Records from a data collection:
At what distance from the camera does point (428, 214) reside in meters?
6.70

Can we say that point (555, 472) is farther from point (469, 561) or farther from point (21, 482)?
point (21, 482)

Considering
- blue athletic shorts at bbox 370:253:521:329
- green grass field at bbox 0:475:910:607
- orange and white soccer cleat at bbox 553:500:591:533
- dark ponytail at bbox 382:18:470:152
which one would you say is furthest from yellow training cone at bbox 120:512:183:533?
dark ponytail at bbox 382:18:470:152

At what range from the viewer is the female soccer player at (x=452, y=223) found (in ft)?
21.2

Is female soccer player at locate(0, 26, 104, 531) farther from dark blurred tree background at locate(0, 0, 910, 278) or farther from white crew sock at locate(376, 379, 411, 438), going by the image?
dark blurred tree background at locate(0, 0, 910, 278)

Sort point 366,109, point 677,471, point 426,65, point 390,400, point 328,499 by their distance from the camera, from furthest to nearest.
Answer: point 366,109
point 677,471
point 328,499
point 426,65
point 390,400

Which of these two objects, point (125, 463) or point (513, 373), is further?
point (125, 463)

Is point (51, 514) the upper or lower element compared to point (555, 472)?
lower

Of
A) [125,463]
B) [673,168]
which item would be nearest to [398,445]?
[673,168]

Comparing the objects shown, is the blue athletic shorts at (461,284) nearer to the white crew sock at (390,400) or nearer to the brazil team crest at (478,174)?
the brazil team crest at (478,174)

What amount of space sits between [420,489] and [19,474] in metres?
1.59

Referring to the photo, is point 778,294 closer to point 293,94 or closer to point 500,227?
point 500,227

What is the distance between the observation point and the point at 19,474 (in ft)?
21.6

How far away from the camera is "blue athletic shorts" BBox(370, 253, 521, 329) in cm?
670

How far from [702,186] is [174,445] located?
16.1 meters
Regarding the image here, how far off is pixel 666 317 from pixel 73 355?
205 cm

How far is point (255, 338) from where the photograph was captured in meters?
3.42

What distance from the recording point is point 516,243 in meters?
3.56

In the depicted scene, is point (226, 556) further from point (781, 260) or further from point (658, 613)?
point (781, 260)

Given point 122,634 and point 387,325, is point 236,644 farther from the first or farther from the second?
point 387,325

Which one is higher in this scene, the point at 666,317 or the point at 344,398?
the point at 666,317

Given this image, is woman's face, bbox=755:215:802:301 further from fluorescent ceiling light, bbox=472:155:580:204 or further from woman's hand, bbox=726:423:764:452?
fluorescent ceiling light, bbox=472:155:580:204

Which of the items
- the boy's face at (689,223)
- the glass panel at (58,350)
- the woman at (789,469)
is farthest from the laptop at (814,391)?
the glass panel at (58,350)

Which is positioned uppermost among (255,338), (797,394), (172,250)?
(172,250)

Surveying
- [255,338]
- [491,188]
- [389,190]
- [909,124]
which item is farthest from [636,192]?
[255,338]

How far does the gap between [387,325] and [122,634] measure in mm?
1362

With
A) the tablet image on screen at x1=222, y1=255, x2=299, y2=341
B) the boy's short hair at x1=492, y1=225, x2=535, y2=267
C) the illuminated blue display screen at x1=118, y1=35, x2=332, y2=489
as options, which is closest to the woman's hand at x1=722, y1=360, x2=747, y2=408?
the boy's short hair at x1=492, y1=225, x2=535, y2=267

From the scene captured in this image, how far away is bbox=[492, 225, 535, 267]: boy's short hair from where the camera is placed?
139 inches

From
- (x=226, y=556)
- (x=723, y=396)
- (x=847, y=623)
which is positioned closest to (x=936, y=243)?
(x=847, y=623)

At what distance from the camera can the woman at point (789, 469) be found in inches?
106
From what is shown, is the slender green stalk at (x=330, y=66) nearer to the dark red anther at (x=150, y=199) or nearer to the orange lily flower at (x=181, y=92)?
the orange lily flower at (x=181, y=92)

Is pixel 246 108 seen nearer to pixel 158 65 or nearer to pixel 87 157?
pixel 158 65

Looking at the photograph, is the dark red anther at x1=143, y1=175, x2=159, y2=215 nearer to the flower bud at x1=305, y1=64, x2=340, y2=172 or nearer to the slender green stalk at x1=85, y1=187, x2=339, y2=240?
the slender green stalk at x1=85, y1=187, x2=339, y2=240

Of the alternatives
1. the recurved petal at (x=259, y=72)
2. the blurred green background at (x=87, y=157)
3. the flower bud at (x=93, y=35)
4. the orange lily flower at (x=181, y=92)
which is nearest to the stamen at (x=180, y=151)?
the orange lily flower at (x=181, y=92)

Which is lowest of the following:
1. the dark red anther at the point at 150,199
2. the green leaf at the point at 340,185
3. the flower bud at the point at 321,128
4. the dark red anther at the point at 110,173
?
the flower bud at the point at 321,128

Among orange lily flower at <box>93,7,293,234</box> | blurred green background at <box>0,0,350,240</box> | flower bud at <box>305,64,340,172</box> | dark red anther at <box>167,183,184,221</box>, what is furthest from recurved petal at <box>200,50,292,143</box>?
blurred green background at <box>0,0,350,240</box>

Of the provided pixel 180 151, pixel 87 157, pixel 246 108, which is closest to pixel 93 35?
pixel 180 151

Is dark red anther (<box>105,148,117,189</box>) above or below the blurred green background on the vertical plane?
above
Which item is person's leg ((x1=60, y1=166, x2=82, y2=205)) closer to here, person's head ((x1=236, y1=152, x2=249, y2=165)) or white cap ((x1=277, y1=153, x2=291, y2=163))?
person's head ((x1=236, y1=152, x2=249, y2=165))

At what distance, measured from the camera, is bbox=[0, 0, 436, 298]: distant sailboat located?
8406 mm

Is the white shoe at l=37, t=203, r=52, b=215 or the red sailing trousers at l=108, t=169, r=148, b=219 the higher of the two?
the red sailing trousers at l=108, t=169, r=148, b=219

● **Stated problem**: Print the whole listing again, exactly.

● **Response**:
At what distance from the camera does point (428, 214) reside in meters?
6.70

Can we say that point (555, 472) is farther from point (469, 561) or farther from point (21, 482)?
point (21, 482)

Considering
- blue athletic shorts at bbox 370:253:521:329
- green grass field at bbox 0:475:910:607
- orange and white soccer cleat at bbox 553:500:591:533
- dark ponytail at bbox 382:18:470:152
which one would you say is furthest from yellow training cone at bbox 120:512:183:533?
dark ponytail at bbox 382:18:470:152

At what range from the viewer is the female soccer player at (x=452, y=223) found (in ft)?
21.2

Is female soccer player at locate(0, 26, 104, 531) farther from dark blurred tree background at locate(0, 0, 910, 278) or farther from white crew sock at locate(376, 379, 411, 438), going by the image?
dark blurred tree background at locate(0, 0, 910, 278)

Sort point 366,109, point 677,471, point 426,65, point 390,400, point 328,499 by their distance from the camera, from furthest to nearest.
Answer: point 366,109
point 677,471
point 328,499
point 426,65
point 390,400

Which of these two objects, point (125, 463) or point (513, 373), is further?
point (125, 463)

Is point (51, 514) the upper or lower element compared to point (555, 472)?
lower

Of
A) [125,463]
B) [673,168]
which item would be nearest to [398,445]?
[673,168]

Comparing the objects shown, is the blue athletic shorts at (461,284) nearer to the white crew sock at (390,400) or nearer to the brazil team crest at (478,174)?
the brazil team crest at (478,174)

What amount of space sits between [420,489] and [19,474] in metres?
1.59

Referring to the photo, is point 778,294 closer to point 293,94 or closer to point 500,227?
point 500,227

What is the distance between the observation point and the point at 19,474 (in ft)?
21.6

How far away from the camera is "blue athletic shorts" BBox(370, 253, 521, 329) in cm?
670

How far from [702,186] is [174,445] located?
16.1 meters
Regarding the image here, how far off is pixel 666 317 from pixel 73 355?
205 cm

How far is point (255, 338) from where the photograph was captured in meters?
3.42

What distance from the recording point is point 516,243 in meters?
3.56

In the depicted scene, is point (226, 556) further from point (781, 260) or further from point (658, 613)?
point (781, 260)

Given point 122,634 and point 387,325, is point 236,644 farther from the first or farther from the second?
point 387,325

Which one is higher in this scene, the point at 666,317 or the point at 344,398?
the point at 666,317

Given this image, is woman's face, bbox=755:215:802:301 further from fluorescent ceiling light, bbox=472:155:580:204 or further from woman's hand, bbox=726:423:764:452?
fluorescent ceiling light, bbox=472:155:580:204

Which of the items
- the boy's face at (689,223)
- the glass panel at (58,350)
- the woman at (789,469)
is farthest from the laptop at (814,391)?
the glass panel at (58,350)

Which is positioned uppermost among (255,338), (797,394), (172,250)?
(172,250)

Surveying
- [255,338]
- [491,188]
- [389,190]
- [909,124]
which item is farthest from [636,192]?
[255,338]

How far does the gap between [387,325] and [122,634] measure in mm?
1362

With
A) the tablet image on screen at x1=222, y1=255, x2=299, y2=341
B) the boy's short hair at x1=492, y1=225, x2=535, y2=267
C) the illuminated blue display screen at x1=118, y1=35, x2=332, y2=489
as options, which is closest to the woman's hand at x1=722, y1=360, x2=747, y2=408?
the boy's short hair at x1=492, y1=225, x2=535, y2=267

From the scene captured in this image, how far away is bbox=[492, 225, 535, 267]: boy's short hair from where the camera is placed?
139 inches

From
- (x=226, y=556)
- (x=723, y=396)
- (x=847, y=623)
which is positioned closest to (x=936, y=243)?
(x=847, y=623)

At what distance from the camera can the woman at point (789, 469) be found in inches?
106
From what is shown, is the slender green stalk at (x=330, y=66) nearer to the dark red anther at (x=150, y=199) or nearer to the orange lily flower at (x=181, y=92)?
the orange lily flower at (x=181, y=92)

Is pixel 246 108 seen nearer to pixel 158 65 or nearer to pixel 87 157?
pixel 158 65

Looking at the photograph, is the dark red anther at x1=143, y1=175, x2=159, y2=215 nearer to the flower bud at x1=305, y1=64, x2=340, y2=172 or nearer to the slender green stalk at x1=85, y1=187, x2=339, y2=240?
the slender green stalk at x1=85, y1=187, x2=339, y2=240

Of the alternatives
1. the recurved petal at (x=259, y=72)
2. the blurred green background at (x=87, y=157)
3. the flower bud at (x=93, y=35)
4. the orange lily flower at (x=181, y=92)
which is nearest to the stamen at (x=180, y=151)?
the orange lily flower at (x=181, y=92)

Which is lowest of the following:
1. the dark red anther at the point at 150,199
2. the green leaf at the point at 340,185
3. the flower bud at the point at 321,128
4. the dark red anther at the point at 110,173
?
the flower bud at the point at 321,128

Among orange lily flower at <box>93,7,293,234</box> | blurred green background at <box>0,0,350,240</box> | flower bud at <box>305,64,340,172</box> | dark red anther at <box>167,183,184,221</box>, what is furthest from recurved petal at <box>200,50,292,143</box>?
blurred green background at <box>0,0,350,240</box>

Of the provided pixel 180 151, pixel 87 157, pixel 246 108, which is closest to pixel 93 35?
pixel 180 151

Is dark red anther (<box>105,148,117,189</box>) above or below the blurred green background on the vertical plane?
above
Which item is person's leg ((x1=60, y1=166, x2=82, y2=205)) closer to here, person's head ((x1=236, y1=152, x2=249, y2=165)) or white cap ((x1=277, y1=153, x2=291, y2=163))?
person's head ((x1=236, y1=152, x2=249, y2=165))

At what distance, measured from the camera, is bbox=[0, 0, 436, 298]: distant sailboat located?
8406 mm

Is the white shoe at l=37, t=203, r=52, b=215 or the red sailing trousers at l=108, t=169, r=148, b=219 the higher of the two?
the red sailing trousers at l=108, t=169, r=148, b=219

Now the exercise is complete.